What lured me up the hillside was the splash of green I spotted from my kitchen window. It was right at the base of the maple where I remembered seeing tall spikes of green first thing last spring. Wiggling with happy anticipation, I pulled on my boots, zipped up my jacket and headed out.
“March Fool!” a knot of little kids laughed from a corner of my mind as I saw that the green I had spotted wasn’t fresh sprouts at all, just ferns left over from last year.
“No!” I shout at the taunting voices. “It’s April Fool, not March. Go home.” They turned and faded into the mental mist, still giggling that I was fooled.
“Even so,” I said, turning to the fern. “You’re quite lovely.” It agreed that I could take its photo in honor of its grace. I thanked it and bid it fare well.
I looked up the hill to choose a path for my climb. A cat seemed to be trapped in the bark of the maple’s trunk there before me. Or was it an owl? You decide.

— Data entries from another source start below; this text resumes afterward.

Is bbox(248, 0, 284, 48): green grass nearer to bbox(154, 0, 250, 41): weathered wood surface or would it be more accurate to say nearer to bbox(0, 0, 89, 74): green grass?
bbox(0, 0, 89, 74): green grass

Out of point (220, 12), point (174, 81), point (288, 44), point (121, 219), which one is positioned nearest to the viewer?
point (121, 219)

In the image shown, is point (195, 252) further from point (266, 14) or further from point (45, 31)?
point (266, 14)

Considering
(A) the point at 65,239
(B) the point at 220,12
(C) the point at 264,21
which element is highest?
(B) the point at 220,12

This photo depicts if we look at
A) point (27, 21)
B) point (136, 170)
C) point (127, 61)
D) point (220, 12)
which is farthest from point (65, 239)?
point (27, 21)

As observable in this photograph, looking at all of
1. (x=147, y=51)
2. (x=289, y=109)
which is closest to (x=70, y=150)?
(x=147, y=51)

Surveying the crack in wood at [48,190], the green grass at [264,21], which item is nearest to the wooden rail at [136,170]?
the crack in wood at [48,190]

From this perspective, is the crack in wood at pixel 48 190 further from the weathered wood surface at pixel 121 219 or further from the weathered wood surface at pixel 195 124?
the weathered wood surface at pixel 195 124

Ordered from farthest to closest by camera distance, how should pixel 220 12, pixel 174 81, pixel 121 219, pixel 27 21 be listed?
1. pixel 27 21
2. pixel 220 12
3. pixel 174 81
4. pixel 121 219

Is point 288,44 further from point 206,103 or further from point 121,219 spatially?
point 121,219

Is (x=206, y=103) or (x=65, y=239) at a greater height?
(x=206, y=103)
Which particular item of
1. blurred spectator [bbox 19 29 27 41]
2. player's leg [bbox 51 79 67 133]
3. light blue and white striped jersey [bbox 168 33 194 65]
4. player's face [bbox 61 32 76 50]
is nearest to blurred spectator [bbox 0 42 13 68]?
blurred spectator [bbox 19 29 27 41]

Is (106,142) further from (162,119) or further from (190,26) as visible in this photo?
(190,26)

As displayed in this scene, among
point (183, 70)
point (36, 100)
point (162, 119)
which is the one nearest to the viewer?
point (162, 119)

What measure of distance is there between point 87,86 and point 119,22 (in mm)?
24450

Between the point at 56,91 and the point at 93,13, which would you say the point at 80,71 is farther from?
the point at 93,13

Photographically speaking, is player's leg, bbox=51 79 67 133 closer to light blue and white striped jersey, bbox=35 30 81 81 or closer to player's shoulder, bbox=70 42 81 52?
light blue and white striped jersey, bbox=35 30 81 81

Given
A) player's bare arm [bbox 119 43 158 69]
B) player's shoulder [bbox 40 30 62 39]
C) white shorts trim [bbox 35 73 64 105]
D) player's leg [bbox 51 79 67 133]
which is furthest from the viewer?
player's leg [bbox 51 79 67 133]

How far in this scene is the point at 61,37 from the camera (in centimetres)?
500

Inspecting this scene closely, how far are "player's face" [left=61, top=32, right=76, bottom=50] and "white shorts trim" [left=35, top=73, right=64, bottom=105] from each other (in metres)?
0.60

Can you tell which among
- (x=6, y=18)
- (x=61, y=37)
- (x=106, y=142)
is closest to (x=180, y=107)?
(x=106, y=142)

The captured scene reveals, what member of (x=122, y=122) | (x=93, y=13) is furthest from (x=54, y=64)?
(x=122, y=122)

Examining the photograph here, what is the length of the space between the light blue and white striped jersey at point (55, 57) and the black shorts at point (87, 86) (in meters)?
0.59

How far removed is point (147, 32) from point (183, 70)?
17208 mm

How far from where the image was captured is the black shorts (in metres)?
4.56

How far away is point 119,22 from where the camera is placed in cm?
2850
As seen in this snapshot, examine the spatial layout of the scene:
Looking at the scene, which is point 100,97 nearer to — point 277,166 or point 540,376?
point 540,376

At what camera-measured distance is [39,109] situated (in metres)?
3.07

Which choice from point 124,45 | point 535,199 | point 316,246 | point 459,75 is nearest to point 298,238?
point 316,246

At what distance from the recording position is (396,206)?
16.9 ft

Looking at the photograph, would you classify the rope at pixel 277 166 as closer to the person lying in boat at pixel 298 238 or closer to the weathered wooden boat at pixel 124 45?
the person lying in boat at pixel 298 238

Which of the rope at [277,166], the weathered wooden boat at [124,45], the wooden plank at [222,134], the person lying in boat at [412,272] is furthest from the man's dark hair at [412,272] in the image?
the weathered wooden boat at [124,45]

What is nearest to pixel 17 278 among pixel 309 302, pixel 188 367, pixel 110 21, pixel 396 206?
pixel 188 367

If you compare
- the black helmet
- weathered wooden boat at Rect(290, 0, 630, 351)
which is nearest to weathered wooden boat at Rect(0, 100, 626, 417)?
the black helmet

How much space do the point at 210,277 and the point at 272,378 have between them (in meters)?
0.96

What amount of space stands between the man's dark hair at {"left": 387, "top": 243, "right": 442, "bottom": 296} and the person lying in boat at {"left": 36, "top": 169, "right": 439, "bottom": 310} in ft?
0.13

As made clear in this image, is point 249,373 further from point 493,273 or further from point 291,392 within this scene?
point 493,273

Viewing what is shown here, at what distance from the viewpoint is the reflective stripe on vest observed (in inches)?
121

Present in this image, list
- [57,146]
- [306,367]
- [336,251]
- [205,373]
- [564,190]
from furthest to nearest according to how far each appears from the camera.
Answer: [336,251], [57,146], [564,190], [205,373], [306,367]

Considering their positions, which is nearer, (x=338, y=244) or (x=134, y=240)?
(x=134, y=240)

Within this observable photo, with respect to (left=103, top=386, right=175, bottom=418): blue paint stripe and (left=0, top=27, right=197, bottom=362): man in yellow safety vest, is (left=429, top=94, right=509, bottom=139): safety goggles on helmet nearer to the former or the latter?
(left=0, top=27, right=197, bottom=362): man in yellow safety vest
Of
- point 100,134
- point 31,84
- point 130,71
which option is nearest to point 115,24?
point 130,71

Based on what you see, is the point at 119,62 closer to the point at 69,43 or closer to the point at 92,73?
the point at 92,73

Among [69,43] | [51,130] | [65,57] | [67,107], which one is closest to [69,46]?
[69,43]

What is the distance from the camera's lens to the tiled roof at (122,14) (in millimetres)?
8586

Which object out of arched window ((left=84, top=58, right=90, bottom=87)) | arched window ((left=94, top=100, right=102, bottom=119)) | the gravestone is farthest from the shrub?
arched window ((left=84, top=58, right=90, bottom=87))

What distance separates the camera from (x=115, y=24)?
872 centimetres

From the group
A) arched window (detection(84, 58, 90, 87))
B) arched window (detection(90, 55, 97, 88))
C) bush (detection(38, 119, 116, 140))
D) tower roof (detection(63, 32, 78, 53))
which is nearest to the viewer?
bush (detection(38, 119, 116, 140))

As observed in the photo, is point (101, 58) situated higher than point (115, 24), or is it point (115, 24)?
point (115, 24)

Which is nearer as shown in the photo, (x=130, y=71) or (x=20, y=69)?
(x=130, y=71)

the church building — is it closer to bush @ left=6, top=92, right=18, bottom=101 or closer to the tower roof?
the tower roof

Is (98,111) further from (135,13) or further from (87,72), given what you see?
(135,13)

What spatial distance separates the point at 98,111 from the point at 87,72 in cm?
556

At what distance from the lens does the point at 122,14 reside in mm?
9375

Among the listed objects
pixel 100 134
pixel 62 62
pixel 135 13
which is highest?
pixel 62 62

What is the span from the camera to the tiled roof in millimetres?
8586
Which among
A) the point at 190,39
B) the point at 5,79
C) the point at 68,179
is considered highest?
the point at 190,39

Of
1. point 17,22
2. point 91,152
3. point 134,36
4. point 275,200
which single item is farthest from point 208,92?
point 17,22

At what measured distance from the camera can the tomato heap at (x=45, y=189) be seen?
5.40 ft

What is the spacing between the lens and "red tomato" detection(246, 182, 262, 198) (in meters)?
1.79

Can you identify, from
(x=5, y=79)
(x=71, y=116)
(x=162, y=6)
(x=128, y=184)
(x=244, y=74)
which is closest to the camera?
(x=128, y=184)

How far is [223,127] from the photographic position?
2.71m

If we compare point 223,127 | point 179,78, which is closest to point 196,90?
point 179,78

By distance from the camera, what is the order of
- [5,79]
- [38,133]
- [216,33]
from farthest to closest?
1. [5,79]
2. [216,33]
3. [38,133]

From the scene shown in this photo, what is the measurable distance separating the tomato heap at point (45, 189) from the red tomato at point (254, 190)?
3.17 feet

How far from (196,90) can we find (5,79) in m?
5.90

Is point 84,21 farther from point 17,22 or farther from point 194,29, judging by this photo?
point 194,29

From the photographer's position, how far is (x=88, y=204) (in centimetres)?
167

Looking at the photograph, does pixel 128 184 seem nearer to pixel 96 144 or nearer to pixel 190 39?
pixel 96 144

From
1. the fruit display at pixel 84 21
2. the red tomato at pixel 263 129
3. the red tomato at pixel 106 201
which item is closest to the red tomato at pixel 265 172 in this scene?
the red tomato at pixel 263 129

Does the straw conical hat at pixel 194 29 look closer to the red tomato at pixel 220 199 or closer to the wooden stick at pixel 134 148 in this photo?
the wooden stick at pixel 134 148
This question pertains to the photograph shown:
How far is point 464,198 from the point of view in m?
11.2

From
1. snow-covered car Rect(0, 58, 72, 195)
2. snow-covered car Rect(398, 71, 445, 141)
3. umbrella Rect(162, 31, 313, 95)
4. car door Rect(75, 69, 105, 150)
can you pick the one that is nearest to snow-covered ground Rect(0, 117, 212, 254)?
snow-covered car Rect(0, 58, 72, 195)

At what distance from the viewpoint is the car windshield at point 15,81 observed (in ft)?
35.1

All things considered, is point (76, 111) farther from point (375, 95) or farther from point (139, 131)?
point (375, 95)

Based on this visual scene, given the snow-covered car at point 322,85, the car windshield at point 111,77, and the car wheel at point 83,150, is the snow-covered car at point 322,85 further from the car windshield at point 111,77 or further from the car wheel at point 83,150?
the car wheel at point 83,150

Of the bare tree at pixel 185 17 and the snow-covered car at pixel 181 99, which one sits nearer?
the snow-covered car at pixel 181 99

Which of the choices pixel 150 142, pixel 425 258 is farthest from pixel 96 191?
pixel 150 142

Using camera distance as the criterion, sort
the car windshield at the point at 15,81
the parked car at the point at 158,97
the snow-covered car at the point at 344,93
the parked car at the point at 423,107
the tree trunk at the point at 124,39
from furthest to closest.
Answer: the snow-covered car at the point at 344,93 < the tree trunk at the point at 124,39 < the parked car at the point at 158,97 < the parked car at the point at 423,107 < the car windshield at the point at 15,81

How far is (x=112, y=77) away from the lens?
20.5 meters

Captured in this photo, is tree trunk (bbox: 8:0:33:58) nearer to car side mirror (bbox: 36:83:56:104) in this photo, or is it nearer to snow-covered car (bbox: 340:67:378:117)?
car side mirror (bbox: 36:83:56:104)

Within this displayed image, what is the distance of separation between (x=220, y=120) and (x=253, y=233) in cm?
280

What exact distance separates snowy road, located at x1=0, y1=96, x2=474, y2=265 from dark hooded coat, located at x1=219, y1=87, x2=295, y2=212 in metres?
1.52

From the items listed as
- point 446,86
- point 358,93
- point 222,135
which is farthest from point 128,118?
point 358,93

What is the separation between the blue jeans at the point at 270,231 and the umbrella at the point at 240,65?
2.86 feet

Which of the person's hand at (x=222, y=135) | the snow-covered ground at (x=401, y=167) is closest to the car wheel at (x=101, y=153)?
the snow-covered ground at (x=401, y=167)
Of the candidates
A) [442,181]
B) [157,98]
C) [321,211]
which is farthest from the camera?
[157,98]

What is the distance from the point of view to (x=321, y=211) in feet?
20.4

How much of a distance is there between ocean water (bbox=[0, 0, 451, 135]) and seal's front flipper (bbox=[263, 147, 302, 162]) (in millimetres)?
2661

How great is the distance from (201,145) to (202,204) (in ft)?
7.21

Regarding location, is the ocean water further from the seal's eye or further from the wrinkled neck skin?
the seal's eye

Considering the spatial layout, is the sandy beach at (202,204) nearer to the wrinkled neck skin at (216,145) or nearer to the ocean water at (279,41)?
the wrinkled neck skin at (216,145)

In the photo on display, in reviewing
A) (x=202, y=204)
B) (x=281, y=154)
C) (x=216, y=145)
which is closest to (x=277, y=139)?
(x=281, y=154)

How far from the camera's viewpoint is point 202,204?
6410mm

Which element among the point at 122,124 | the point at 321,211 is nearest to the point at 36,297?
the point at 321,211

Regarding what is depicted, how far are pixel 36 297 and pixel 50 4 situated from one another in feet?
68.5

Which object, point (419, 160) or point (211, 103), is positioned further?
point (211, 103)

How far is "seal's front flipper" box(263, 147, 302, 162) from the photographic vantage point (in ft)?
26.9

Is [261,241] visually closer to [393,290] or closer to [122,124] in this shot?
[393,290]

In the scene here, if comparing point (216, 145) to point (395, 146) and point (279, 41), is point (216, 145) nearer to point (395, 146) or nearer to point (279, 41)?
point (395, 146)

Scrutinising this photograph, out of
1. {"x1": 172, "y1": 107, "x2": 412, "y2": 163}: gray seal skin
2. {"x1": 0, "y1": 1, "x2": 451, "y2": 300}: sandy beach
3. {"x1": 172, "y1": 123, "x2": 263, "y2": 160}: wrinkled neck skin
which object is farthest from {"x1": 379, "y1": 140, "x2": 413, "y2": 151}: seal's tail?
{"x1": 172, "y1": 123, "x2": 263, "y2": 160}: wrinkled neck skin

The stump to the east looked like a horse’s head with its deep brown eye and the green foam around its mouth, proof that it breathed deeply before it finally fell.
And right here at my feet, the roots of a towering giant are decorated with bouquets of seeds and twigs, fallen leaves and lingering ferns, as if others had come before me, leaving gifts on its moss-painted toes.
Then, high above me, a crow’s call cut the air. Looking up, I saw the silhouette of the trees waltzing in the breeze. For a minute or two, I stood at their feet waltzing with them. Then I climbed back down, heading home, glad to have been a March fool.